"Insidious": "Saw" creators go back to horror basics

The canny new haunted-house flick "Insidious" channels "Poltergeist" and "The Exorcist"

By Andrew O'Hehir

Executive Editor

Published March 30, 2011 7:45PM (EDT)

A still from "Insidious"
A still from "Insidious"

Let me introduce this more-or-less positive review of "Insidious" with a couple of caveats. 1) This competent but derivative spook-tacle comes from the team of director James Wan and writer Leigh Whannell, the Aussies who invented the "Saw" franchise, and while you could argue that their first installment (the only one they personally supervised) was superior to the later films you wouldn't actually be right about that. 2) I'm not convinced that Wan and Whannell know what the word "insidious" means, since the title card comes in enormous boldface type, accompanied by screechy, dissonant, Arnold Schoenberg-style strings. I think they think it means really, really evil, plus kind of awesome, as in, "Dude, that's insidious!" Either that or they're capitalizing on the possibility that the audience doesn't know what it means, which might be worse.

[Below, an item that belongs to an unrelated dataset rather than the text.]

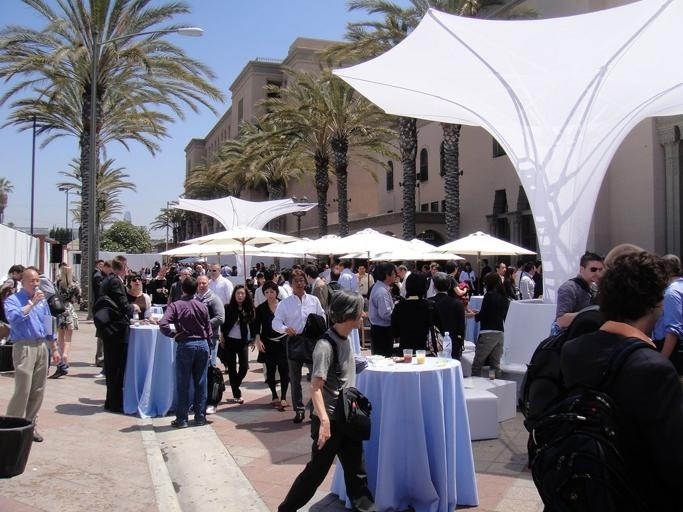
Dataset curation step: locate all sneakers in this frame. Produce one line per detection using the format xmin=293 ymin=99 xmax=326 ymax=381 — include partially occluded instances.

So the pleasant surprise when you actually watch "Insidious" is that it turns out to be a moderately effective suburban-family creep show, majorly in debt to "Poltergeist" and "The Exorcist" and capturing at least a little of their spirit. Given the dreary landscape of contemporary horror, making a creditable imitation of movies that were actually good qualifies as an artistic breakthrough. Patrick Wilson and Rose Byrne play the wholesome young parents -- he's a Dockers-wearing schoolteacher, she's a stay-at-home mom and aspiring singer-songwriter -- whose new house and 8-year-old son become the focus of scratchy noises, strange apparitions with bad Goth hairstyles and other gradually intensifying weirdness.

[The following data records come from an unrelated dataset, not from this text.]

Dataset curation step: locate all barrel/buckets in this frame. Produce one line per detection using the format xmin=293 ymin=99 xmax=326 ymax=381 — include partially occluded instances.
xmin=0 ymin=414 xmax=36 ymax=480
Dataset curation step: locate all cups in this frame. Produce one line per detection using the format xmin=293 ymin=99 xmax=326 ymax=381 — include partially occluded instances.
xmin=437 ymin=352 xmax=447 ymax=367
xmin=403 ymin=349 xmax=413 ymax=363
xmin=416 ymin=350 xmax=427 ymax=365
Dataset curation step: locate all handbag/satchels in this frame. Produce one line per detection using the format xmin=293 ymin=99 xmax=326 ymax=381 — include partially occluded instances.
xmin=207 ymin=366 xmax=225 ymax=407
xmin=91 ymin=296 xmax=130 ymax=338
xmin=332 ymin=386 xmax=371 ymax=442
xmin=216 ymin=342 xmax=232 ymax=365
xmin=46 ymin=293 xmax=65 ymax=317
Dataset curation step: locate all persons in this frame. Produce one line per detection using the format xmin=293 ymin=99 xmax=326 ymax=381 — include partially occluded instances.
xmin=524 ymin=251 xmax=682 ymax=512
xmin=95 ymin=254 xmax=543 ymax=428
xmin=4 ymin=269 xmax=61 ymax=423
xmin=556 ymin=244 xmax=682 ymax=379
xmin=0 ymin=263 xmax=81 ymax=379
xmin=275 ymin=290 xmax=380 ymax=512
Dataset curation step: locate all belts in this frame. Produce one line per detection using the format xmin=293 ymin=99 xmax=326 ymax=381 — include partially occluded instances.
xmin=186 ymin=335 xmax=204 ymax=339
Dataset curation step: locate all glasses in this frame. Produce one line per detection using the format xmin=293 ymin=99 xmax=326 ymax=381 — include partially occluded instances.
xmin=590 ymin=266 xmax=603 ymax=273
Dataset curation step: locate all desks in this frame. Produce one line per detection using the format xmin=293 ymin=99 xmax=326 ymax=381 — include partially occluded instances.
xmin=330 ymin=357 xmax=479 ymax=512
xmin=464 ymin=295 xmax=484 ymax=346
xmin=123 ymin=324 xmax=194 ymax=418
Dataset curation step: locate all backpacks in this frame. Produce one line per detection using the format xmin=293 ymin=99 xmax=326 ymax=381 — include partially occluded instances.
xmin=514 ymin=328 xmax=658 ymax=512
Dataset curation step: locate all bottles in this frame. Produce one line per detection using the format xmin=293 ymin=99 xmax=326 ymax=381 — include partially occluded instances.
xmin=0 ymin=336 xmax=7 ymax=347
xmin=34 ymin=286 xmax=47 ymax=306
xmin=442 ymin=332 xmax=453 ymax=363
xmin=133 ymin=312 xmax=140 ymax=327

It's a critical truism to say that the best horror movies rely on a slow, ambiguous buildup, and scare you more with suspense and atmosphere rather than shocks or gore. Still, it's almost startling to realize all over again how much more effective that approach can be. There's nothing overtly ominous about the two-story 1920s Arts & Crafts-style house where Renai (Byrne) first begins to hear weird scraping sounds and barely audible voices, or to half-glimpse sinister figures in or around the room of her oldest son, Dalton (Ty Simpkins). Her husband, Josh (Wilson), avoids the whole question, apparently believing she's losing her grip, and starts spending late nights "grading papers." But wait -- does Josh have a secret? Does he? Well, does he?

After Dalton falls into an unexplained coma -- and that happens early on, spoiler cops -- Renai insists that the family has to move out, but this haunting turns out not to be house-specific. Josh's mother, played by Barbara Hershey with arched eyebrows and a tense, reserved demeanor, seems to have a suspicious degree of insight into what has befallen Dalton, and summons the inevitable older female psychic (Lin Shaye) along with her team of goofball Abbott-and-Costello assistants (played by Angus Sampson and screenwriter Whannell). Wan balances this utterly familiar comic-scary setup with a couple of novel plot twists, which you'll see coming but may not totally figure out. (For reasons of their own, the filmmakers have given almost everything away in interviews, but I will say no more.)

I never quite escaped from the feeling that "Insidious" is more of a technical exercise than a work of conviction, but at least it's a reasonably successful technical exercise. Wan and Whannell seem eager to prove they can make a movie aimed more at a marginally adult audience, a movie built around a likable pair of B-plus dramatic actors that's modeled after enduring horror classics and flavored with dashes of Kubrick and David Lynch. The cinematography (by John R. Leonetti and David M. Brewer) is muted and reasonably graceful, and only when Josh must pursue Dalton's spirit into a numinous realm called The Further, full of dry-ice smoke, evil clowns and wacky dead people from other eras, does the whole thing start to seem like a second-rate farrago of every supernatural-themed movie ever made. Wan and Whannell nearly redeem themselves with a stinger ending that may just catch you napping, and the net effect of this almost-pretty-good genre flick is indeed retro, perhaps in ways they do not intend. If you were actually watching this on TNT, in 1992, in your parents' basement -- instead of in a movie theater for $10 or more -- it would seem fully insidious.


By Andrew O'Hehir

Andrew O'Hehir is executive editor of Salon.